M de Luis writes:

My old NEC Versa P440 laptop computer has no working CD drive, and can't boot off a USB thumb drive. It does have a USB connected 1.44" floppy drive that came with a rescue disk, so I believe that it may be able to boot off that.
 
Okay then, how do I make a 1.44" Linux boot disk (boot/ root pair?) with enough USB capability to let me mount a USB thumb drive, one loaded with a Net based Fedora installation iso? Bit confused about how I might invoke the USB stick's Network based installation then, should I actually manage to get a boot a basic system up from floppies?
 
Please, just vague ideas are all that's really required. If there are any relevant links with which I could be very gratefully provisioned, then I'm sure to realize a solution, provided that one may be possible in this case.

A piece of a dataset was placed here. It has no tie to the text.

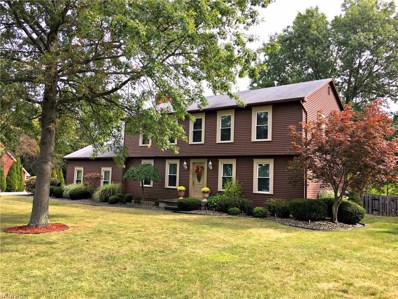 431 Chatsworth Ln, Canfield, OH 44406 - MLS#: 3940144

Unless my brain cells are giving out, old 3.5" floppies hold only 1.44mb of data.

Given that a modern kernel is already four times that big, I just can't see any way of bootstrapping off that. I don't think that even grub can fit onto a floppy (let's revisit the entire escapade of grub blowing up when the first partition starts at sector 63).

There might be ancient Linux distros, based around circa 2.0-version kernels floating out there, that might have a boot/root install path. But kernels of that vintage are not likely to have much, if any USB support.

You'll just have to get that CD drive fixed.